La fine delle estorsioni
calene
Il
Mattino, 05 marzo 2009
ELIO ZANNI
«Fuori i soldi se vuoi continuare a
gestire il distributore di carburante a Calvi Risorta
e stare tranquillo con la famiglia. Sappi che apparteniamo ai Casalesi…».
L'approccio è di quelli classici. Ma
l’accredito malavitoso è di «taglio alto» con un riferimento diretto a uno dei clan ancora tra i più temuti e usati come il
sigillo di un lasciapassare in casi del genere, nonostante le continue
disarticolazioni e gli arresti delle forze dell’ordine. Bisognerà solo appurare
se abbiano detto il vero o se sia stata solo una
spacconata per incutere maggiormente terrore alla vittima di turno, la frase
che sarebbe stata più volte proferita da alcune delle tre persone arrestate
ieri mattina dai carabinieri per concorso in estorsione continuata nei confronti
di C.M., proprietario di un distributore di
carburante a Calvi Risorta.
L'azione ricattatoria accertata, anche
con intercettazioni telefoniche, avrebbe fruttato ai malviventi una cifra
prossima ai 50.000 euro, ottenuta a rate sotto la minaccia di
armi da fuoco. A finire in carcere su ordinanza di custodia cautelare
emessa dal gip presso il tribunale di Santa Maria Capua Vetere, Remo Benincansa, 42 anni di Teano, Giovanni Caserta, 37 anni di
Capua e residente a San'Andrea
del Pizzone, frazione di Francolise,
oltre a Vitaliano Pulito, 39 anni di Santa Maria
Capua Vetere residente a Calvi Risorta ma arrestato a
Perugia, sulle sponde del lago Trasimeno.

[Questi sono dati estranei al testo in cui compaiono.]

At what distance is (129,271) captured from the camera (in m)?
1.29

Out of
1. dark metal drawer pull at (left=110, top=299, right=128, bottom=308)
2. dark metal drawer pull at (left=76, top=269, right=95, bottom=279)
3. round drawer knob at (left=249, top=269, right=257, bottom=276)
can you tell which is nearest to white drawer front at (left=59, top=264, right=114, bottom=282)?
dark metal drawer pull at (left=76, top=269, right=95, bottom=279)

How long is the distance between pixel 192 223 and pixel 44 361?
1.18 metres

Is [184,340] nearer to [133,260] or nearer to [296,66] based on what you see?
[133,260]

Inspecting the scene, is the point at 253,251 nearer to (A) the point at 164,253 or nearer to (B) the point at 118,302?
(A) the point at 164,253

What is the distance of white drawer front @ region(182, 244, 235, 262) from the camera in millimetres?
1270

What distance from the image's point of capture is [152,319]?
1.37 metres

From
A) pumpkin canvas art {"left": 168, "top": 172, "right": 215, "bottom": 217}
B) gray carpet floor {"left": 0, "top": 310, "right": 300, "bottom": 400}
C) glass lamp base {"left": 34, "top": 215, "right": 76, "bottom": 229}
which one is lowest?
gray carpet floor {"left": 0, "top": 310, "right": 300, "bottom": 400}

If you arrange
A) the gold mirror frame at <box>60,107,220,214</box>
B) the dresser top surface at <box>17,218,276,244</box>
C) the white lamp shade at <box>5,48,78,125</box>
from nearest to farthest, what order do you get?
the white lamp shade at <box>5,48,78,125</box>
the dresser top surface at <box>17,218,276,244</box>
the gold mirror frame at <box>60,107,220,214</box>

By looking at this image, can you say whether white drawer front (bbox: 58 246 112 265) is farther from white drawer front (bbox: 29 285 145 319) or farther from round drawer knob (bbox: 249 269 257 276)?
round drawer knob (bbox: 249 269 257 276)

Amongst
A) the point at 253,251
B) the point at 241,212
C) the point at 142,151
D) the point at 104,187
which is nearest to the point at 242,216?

Nella rete tesa dai carabinieri caleni
coordinati dal maresciallo Massimo Petrosino e della
compagnia di Capua agli ordini del capitano Francesco Conte, è finito anche un
quarto uomo, presunto fiancheggiatore, N.P. di Aversa.
residente a Carinola
frazione di Nocelleto.
A inchiodare i
tre «cumparielli», la lunga serie d'indagini condotte
dai militari dell'Arma a partire dal giugno del 2007, ossia a valle di più di
una denuncia e alcune circostanziate segnalazioni che indicavano «l'arrivo
continuo di strani personaggi nell'area del distributore». Indagini fruttuose,
dalle quali sono emersi i continui storni dal conto corrente della vittima e
che una delle forme di pagamento predilette dal Benincasa,
già noto alle forze dell'ordine perché coinvolto in un giro di
assegni Inps rubati, era quella di obbligare
il benzinaio a ricaricare «con una precisa casuale» la carta postepay intestata a un prestanome. Ora i tre sono
rinchiusi nelle carceri di Santa Maria Capua Vetere e Perugia.